Abstract
The recent outbreak of Monkeypox displays novel transmission features. The circulating strain is a descendant of a lineage that had been circulating in Nigeria since 2017. The prognosis of monkeypox disease (MPX) with the circulating strain is generally good but the estimated primary reproduction number (R0) among men who have sex with men (MSM) was above 1 suggesting efficient person-to-person transmission. Different mechanisms of viral entry and egress, as well as virus-coded host factors, are the main biological determinants of poxvirus transmissibility. OPXV evolution is driven by gene loss of virus-host interacting genes and selective pressure from host species using unique adaptive strategies at the gene and nucleotide level. In this context, we evaluated the effects of genomic instability in low-complexity-regions, areas that are often neglected during sequencing, during the early stage of the outbreak in Madrid, Spain. We uncovered significant variation in short-tandem repeat areas of the MPXV genome that could be associated with changes in transmissibility. Expression, translation, stability, or function of OPG153 (VACV A26L), OPG204 (VACV B16R) and OPG208 (VACV B19R) could be affected by the changes, in a manner that is consistent with proven “genomic accordion” strategies of OPXV evolution. Intriguingly, while the changes observed in OPG153 stand out as they are located inside a region under high selective pressure for transmission, in a gene that is clearly considered a “core” gene involved in attachment and egress; the changes in OPG208, a serine protease inhibitor-like protein that has been identified as an apoptosis inhibitor, host-range factor and virulence factor; and OPG204, a known inhibitor of the Type I interferon system shown to act as a decoy receptor, could also explain phenotypic changes. Further functional studies to complement this comparative genomic study are urgently needed.

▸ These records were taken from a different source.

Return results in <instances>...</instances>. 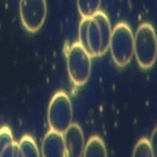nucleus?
Listing matches in <instances>:
<instances>
[{
    "label": "nucleus",
    "mask_w": 157,
    "mask_h": 157,
    "mask_svg": "<svg viewBox=\"0 0 157 157\" xmlns=\"http://www.w3.org/2000/svg\"><path fill=\"white\" fill-rule=\"evenodd\" d=\"M134 56L143 69L154 65L157 59V36L150 23H142L134 34Z\"/></svg>",
    "instance_id": "nucleus-3"
},
{
    "label": "nucleus",
    "mask_w": 157,
    "mask_h": 157,
    "mask_svg": "<svg viewBox=\"0 0 157 157\" xmlns=\"http://www.w3.org/2000/svg\"><path fill=\"white\" fill-rule=\"evenodd\" d=\"M132 157H154L147 139L143 138L136 142L132 152Z\"/></svg>",
    "instance_id": "nucleus-13"
},
{
    "label": "nucleus",
    "mask_w": 157,
    "mask_h": 157,
    "mask_svg": "<svg viewBox=\"0 0 157 157\" xmlns=\"http://www.w3.org/2000/svg\"><path fill=\"white\" fill-rule=\"evenodd\" d=\"M66 65L69 78L76 87L83 86L89 80L91 56L79 42H75L68 48L66 52Z\"/></svg>",
    "instance_id": "nucleus-5"
},
{
    "label": "nucleus",
    "mask_w": 157,
    "mask_h": 157,
    "mask_svg": "<svg viewBox=\"0 0 157 157\" xmlns=\"http://www.w3.org/2000/svg\"><path fill=\"white\" fill-rule=\"evenodd\" d=\"M82 157H107L106 146L99 136H92L87 141Z\"/></svg>",
    "instance_id": "nucleus-10"
},
{
    "label": "nucleus",
    "mask_w": 157,
    "mask_h": 157,
    "mask_svg": "<svg viewBox=\"0 0 157 157\" xmlns=\"http://www.w3.org/2000/svg\"><path fill=\"white\" fill-rule=\"evenodd\" d=\"M63 138L66 150V157H82L86 142L82 129L78 124L73 123L69 126L63 133Z\"/></svg>",
    "instance_id": "nucleus-7"
},
{
    "label": "nucleus",
    "mask_w": 157,
    "mask_h": 157,
    "mask_svg": "<svg viewBox=\"0 0 157 157\" xmlns=\"http://www.w3.org/2000/svg\"><path fill=\"white\" fill-rule=\"evenodd\" d=\"M109 49L117 66L124 67L129 64L134 56V35L128 24L121 22L112 29Z\"/></svg>",
    "instance_id": "nucleus-2"
},
{
    "label": "nucleus",
    "mask_w": 157,
    "mask_h": 157,
    "mask_svg": "<svg viewBox=\"0 0 157 157\" xmlns=\"http://www.w3.org/2000/svg\"><path fill=\"white\" fill-rule=\"evenodd\" d=\"M73 124V105L64 91H58L48 106V125L50 130L64 133Z\"/></svg>",
    "instance_id": "nucleus-4"
},
{
    "label": "nucleus",
    "mask_w": 157,
    "mask_h": 157,
    "mask_svg": "<svg viewBox=\"0 0 157 157\" xmlns=\"http://www.w3.org/2000/svg\"><path fill=\"white\" fill-rule=\"evenodd\" d=\"M17 143L14 141L13 134L9 127L0 128V157H17Z\"/></svg>",
    "instance_id": "nucleus-9"
},
{
    "label": "nucleus",
    "mask_w": 157,
    "mask_h": 157,
    "mask_svg": "<svg viewBox=\"0 0 157 157\" xmlns=\"http://www.w3.org/2000/svg\"><path fill=\"white\" fill-rule=\"evenodd\" d=\"M112 29L106 14L98 11L91 17H83L81 20L78 30V42L91 58L102 56L109 48Z\"/></svg>",
    "instance_id": "nucleus-1"
},
{
    "label": "nucleus",
    "mask_w": 157,
    "mask_h": 157,
    "mask_svg": "<svg viewBox=\"0 0 157 157\" xmlns=\"http://www.w3.org/2000/svg\"><path fill=\"white\" fill-rule=\"evenodd\" d=\"M20 17L24 28L29 33H37L47 17L46 0H21Z\"/></svg>",
    "instance_id": "nucleus-6"
},
{
    "label": "nucleus",
    "mask_w": 157,
    "mask_h": 157,
    "mask_svg": "<svg viewBox=\"0 0 157 157\" xmlns=\"http://www.w3.org/2000/svg\"><path fill=\"white\" fill-rule=\"evenodd\" d=\"M17 157H41L37 144L33 136L25 134L17 143Z\"/></svg>",
    "instance_id": "nucleus-11"
},
{
    "label": "nucleus",
    "mask_w": 157,
    "mask_h": 157,
    "mask_svg": "<svg viewBox=\"0 0 157 157\" xmlns=\"http://www.w3.org/2000/svg\"><path fill=\"white\" fill-rule=\"evenodd\" d=\"M102 0H77V8L83 17H91L100 11Z\"/></svg>",
    "instance_id": "nucleus-12"
},
{
    "label": "nucleus",
    "mask_w": 157,
    "mask_h": 157,
    "mask_svg": "<svg viewBox=\"0 0 157 157\" xmlns=\"http://www.w3.org/2000/svg\"><path fill=\"white\" fill-rule=\"evenodd\" d=\"M148 141H150V145H151V148H152L153 156L157 157V127L154 129L152 136H151V139Z\"/></svg>",
    "instance_id": "nucleus-14"
},
{
    "label": "nucleus",
    "mask_w": 157,
    "mask_h": 157,
    "mask_svg": "<svg viewBox=\"0 0 157 157\" xmlns=\"http://www.w3.org/2000/svg\"><path fill=\"white\" fill-rule=\"evenodd\" d=\"M41 157H66L62 133L49 130L41 143Z\"/></svg>",
    "instance_id": "nucleus-8"
}]
</instances>
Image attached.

Competing Interest Statement
The work for this study at Instituto de Salud Carlos III was partially funded by Accion Estrategica Impacto clinico y microbiologico del brote por el virus de la viruela del mono en pacientes en Espana (2022): proyecto multicentrico MONKPOX-ESP22 (CIBERINFEC). The work for this study at the GP laboratory was funded by instiutional funds of the Department of Microbiology, Icahn School of Medicine at Mount Sinai in support of Global Health Emerging Pathogen Institute activities. The A.G.-S. laboratory has received research support from Pfizer, Senhwa Biosciences, Kenall Manufacturing, Blade Therapuetics, Avimex, Johnson & Johnson, Dynavax, 7Hills Pharma, Pharmamar, ImmunityBio, Accurius, Nanocomposix, Hexamer, N-fold LLC, Model Medicines, Atea Pharma, Applied Biological Laboratories and Merck, outside of the reported work. A.G.-S. has consulting agreements for the following companies involving cash and/or stock: Castlevax, Amovir, Vivaldi Biosciences, Contrafect, 7Hills Pharma, Avimex, Vaxalto, Pagoda, Accurius, Esperovax, Farmak, Applied Biological Laboratories, Pharmamar, Paratus, CureLab Oncology, CureLab Veterinary, Synairgen and Pfizer, outside of the reported work. A.G.-S. has been an invited speaker in meeting events organized by Seqirus, Janssen, Abbott and Astrazeneca. A.G.-S. is inventor on patents and patent applications on the use of antivirals and vaccines for the treatment and prevention of virus infections and cancer, owned by the Icahn School of Medicine at Mount Sinai, New York, outside of the reported work.